The study respondents are also predominantly PAs in medical oncology and may not be representative of the experience of surgical PAs or other oncology specialties. This is notable given the significant number of elective surgeries that were delayed or cancelled as a result of the pandemic. The current study may also be limited by response bias and the small sample size. The risk of response bias would appear to be low as the characteristics of participants in the current study are similar to prior studies of oncology PAs and similar to the specialty profile of PAs in oncology reported by the National Commission on Certification of PAs (National Commission on Certification of Physician Assistants, 2020; Tetzlaff et al., 2018; Tetzlaff et al., 2021; Tetzlaff et al., 2022). We also acknowledge that the sample size may have limited the ability to detect smaller associations between variables.
CONCLUSIONS
The COVID-19 pandemic resulted in significant operational and workforce challenges. The job of the oncology PA was dramatically impacted, forcing many PAs to work in different areas of medicine and to work from home and learn to provide care via a new telehealth system. The association of rates of burnout with redeployment and telemedicine are of significant interest.

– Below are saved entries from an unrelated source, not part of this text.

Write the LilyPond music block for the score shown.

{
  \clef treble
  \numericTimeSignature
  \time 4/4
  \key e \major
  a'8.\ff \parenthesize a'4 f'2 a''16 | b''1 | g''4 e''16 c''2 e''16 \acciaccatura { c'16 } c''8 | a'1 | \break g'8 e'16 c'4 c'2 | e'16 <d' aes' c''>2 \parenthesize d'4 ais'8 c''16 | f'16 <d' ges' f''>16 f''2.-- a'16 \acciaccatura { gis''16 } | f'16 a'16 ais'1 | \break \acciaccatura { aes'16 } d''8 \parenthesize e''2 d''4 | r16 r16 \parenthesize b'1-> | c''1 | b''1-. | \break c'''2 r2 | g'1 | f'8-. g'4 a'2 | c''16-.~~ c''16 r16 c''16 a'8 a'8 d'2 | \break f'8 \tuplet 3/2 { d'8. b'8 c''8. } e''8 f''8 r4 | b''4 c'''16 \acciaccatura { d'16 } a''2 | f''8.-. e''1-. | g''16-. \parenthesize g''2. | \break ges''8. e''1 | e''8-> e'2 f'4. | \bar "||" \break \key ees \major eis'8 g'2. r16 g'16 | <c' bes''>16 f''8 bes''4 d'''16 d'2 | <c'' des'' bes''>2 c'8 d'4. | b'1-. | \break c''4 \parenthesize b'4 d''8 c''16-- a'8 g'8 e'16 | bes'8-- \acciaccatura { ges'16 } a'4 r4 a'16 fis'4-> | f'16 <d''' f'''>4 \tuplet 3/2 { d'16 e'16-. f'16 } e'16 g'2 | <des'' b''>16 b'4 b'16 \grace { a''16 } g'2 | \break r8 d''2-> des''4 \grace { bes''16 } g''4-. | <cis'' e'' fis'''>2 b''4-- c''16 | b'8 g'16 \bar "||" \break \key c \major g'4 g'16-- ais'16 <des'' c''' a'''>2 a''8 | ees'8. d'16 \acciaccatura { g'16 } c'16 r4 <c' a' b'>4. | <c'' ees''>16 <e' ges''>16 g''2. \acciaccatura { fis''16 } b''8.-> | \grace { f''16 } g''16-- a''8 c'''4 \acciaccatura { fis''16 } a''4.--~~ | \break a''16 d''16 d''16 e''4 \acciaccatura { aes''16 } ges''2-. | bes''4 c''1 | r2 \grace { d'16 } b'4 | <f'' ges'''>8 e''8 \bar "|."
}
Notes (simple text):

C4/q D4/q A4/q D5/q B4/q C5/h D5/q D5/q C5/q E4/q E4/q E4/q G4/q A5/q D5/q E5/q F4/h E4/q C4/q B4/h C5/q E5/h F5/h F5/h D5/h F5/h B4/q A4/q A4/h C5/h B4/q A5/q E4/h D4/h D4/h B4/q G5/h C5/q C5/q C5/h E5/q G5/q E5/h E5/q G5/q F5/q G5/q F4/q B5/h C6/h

Future research should focus on the delivery of telemedicine by oncology PAs and help identify opportunities to optimize this aspect of clinical practice. As the health-care landscape continues to adjust following the COVID-19 pandemic, it will be important to monitor the impact on oncology PAs and NPs and help identify opportunities to mitigate the risk of burnout.
Footnotes
This publication was supported by a research award from the Association of Physician Assistants in Oncology. Its contents are solely the responsibility of the authors and does not necessarily represent the official views of the Association of Physician Assistants in Oncology.
This publication was also supported by Fox Chase Cancer Center Core Grant Number: P30 CA006927 from the National Institutes of Health. Its contents are solely the responsibility of the authors and does not necessarily represent the official views of the National Institutes of Health.